Vivo en un barrio de viejos, me pareció natural rentar algo a pocas calles de mis padres si uno de los pretextos para volver había sido pasar más tiempo con ellos. El barrio tiene sus maravillas: un parque donde la gente organiza picnics, de lunes a viernes para sus mascotas, sábado y domingo para sus nietos; un pequeño restaurante donde solo sirven café tibio; una patrulla de policía que todos los días a las siete de la mañana enciende la sirena y da vueltas en el barrio a muy poca velocidad, no sé si para alarmar o tranquilizar a los vecinos; un semáforo, y en el semáforo un joven y una vieja que piden dinero: él hace malabares con una pelota de metal y ella carga a cuestas a un niño demasiado pequeño para ser su hijo, a él siempre le dan dinero, a ella nunca. A veces también llueve.

Lo de la entrevista de trabajo no era mentira. La cita con el joven Alférez fue en un café cercano a casa adonde van los viejos a purgar su retiro. Lo llevan bastante bien. Desayunan en grupos y pasan horas hablando sobre sus planes para el día siguiente, aunque al día siguiente todos estén en sus mismos lugares hablando sobre otros planes sin necesidad de excusas. La mayoría se saluda por apodo luego de anunciarle a la dueña y a todos los camareros que hoy pedirán lo mismo de ayer. Mis padres conocieron a Hugo allí mismo, durante la promoción de una serie de paseos culturales que la delegación había contratado para la gente del barrio.

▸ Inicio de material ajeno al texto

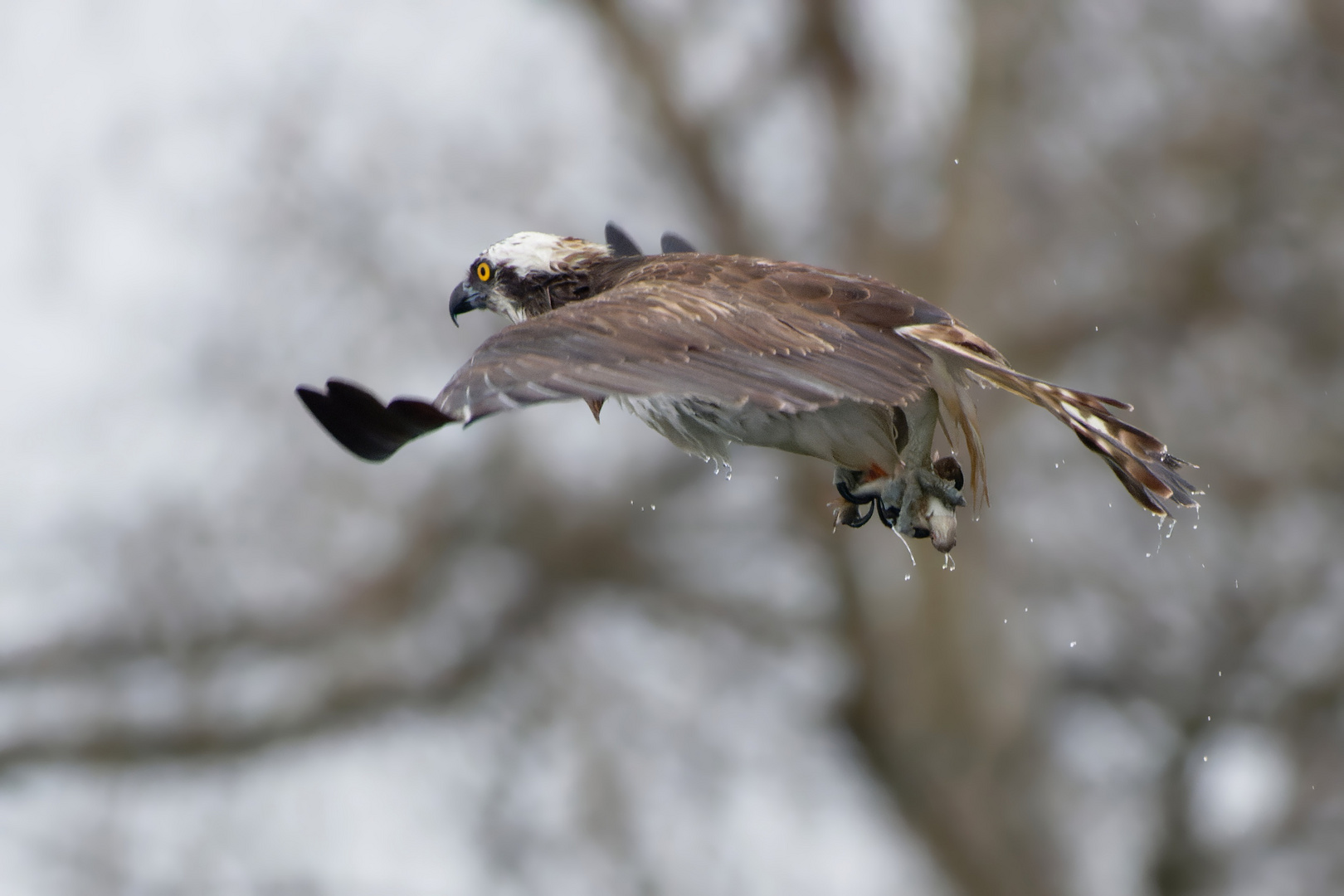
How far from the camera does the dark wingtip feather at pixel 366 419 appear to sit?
3574 millimetres

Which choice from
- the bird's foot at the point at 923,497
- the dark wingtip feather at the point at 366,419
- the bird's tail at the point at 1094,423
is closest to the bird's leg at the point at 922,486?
the bird's foot at the point at 923,497

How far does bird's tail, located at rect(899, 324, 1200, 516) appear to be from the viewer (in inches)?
184

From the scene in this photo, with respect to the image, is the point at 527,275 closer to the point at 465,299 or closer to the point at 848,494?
the point at 465,299

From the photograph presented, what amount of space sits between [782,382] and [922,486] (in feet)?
3.31

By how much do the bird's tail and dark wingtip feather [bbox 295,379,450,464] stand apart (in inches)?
68.7

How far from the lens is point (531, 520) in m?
14.6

Lo primero que Hugo Alférez me dijo fue que necesitaba que alguien ilustrara su revista. Pensaba publicar un número mensual durante un año y así ganar lo suficiente para iniciar un proyecto serio en el que yo podría participar si hacía bien el trabajo. La revista vendía espacios publicitarios y la mejor manera de conseguir publicidad actualmente, dijo, era la ecología. Tenía ya diseñados los dos primeros números: uno iba sobre sexo; el otro también. Un artículo de portada, que él mismo había escrito bajo seudónimo, analizaba las ventajas de hacer el amor en la oscuridad como una manera de ahorrar energía y, de paso, de crear un ambiente estimulante y romántico. El otro reproducía los testimonios ficticios de gente que había decidido pasear a sus mascotas únicamente por la noche. De esa manera ayudaban a mejorar el tránsito vehicular en horas pico –sabido es que sobre todo los perros aletargan el paso de sus dueños al cruzar calles– y además creaban la oportunidad de conocer a otros dueños, conversar bajo el estimulante espacio de los parques poco iluminados y terminar la velada en la cama de la nueva amistad. En este número planeaba incluir un dossier que sugiriera temas atractivos para abrir charlas según los tipos de mascotas y sencillas recetas de cenas y desayunos románticos. Además de los artículos de fondo, la revista incluía cartas de los lectores –es decir, él mismo– dirigidas a los patrocinadores en las que hacían sugerencias para mejorar sus servicios. Cada anuncio publicitario ilustraría las misivas. Era, según él, un negocio redondo.

La segunda cosa que me dijo fue que mis ilustraciones ocuparían los espacios carentes de patrocinador y que serían monotemáticos: en el primer número, sopas de letras; en el segundo, crucigramas. La paga era buena y podía trabajar desde casa. Acepté. Firmamos un contrato por seis meses, renovable a un año, y prometió enviarme la lista de palabras en cuanto supiera qué textos carecían de patrocinador.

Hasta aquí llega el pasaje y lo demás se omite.